Je vis exactement les mêmes difficultés sur le plan professionnel car moi aussi , je fais des erreurs que je ne faisais pas avant, je suis agacée par beaucoup de choses alors que je suis plutôt d’un naturel calme et réfléchie.
Aussi dans mon quotidien personnel, comme vous , j’ai du mal à prendre des décisions éclairées en ayant des pertes de mémoire, jusqu’à l’insomnie…et je sais que tout cela est la conséquence de ma prise de décision d’arrêter ma thèse.
En effet,j’ai dû arreter ma thèse depuis il y a quelques semaines et il était temps d’arrêter les dégâts, mais cette prise de décision ne se passe pas sans conséquence non plus.
Je vous souhaite un bon rebondissement dans ce que vous faites et dites vous que vous avez encore beaucoup de temps devant vous. Il vous suffit juste de prioriser les choses selon les circonstances de la vie et vous allez y arriver.
Bon courage quelques soit votre décision.
Bonjour,
Pour ma part, cela fait 8 ans que je suis sur ma thèse.
Différents aléas de la vie ont fait que j’ai mis ce temps pour avancer. Et malgré tout, je ne suis pas prêt à soutenir cette année 2023. Administrativement parlant, je n’aurai donc plus le soutien de mon université.
Cela dit, ma motivation n’a pas changé d »un pouce. Comme vous le dites dans un passage , c’est le plaisir intellectuel qui m’anime.
Du coup je vais voir si, malgré l’arrêt de cette thèse, une autre université serait d’accord pour m’accepter et me laisser la terminer. J’avoue ne pas savoir si cela est possible et si oui, j’imagine qu’il faudra réaliser des amendements afin de prendre en compte les orientations théoriques et les domaines d’activité de mon/ma futur/e directeur/trice de thèse.
Mais je l’espère et je veux bien vos avis si vous en savez plus à ce sujet. Merci à vous !

- _À vous_: Indiquez si chaque affirmation concorde avec l'extrait sur l'arrêt de la thèse en répondant oui ou non, puis citez les mots décisifs du texte. 1. La personne qui écrit le premier message a arrêté sa thèse il y a quelques semaines. 2. La personne qui écrit le second message travaille sur sa thèse depuis cinq ans. 3. La personne qui écrit le second message est prête à soutenir en 2023.

- _Données_:
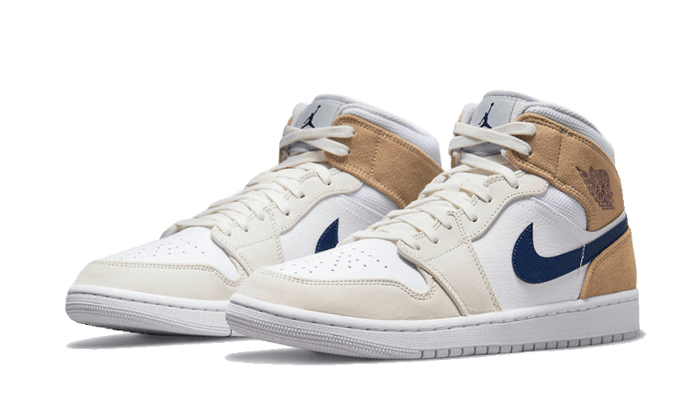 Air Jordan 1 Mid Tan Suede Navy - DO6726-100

--

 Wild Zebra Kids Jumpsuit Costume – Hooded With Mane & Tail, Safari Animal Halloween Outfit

- _Corrigé_:
1. Oui : « j’ai dû arreter ma thèse depuis il y a quelques semaines »
2. Non : « cela fait 8 ans que je suis sur ma thèse »
3. Non : « je ne suis pas prêt à soutenir cette année 2023 »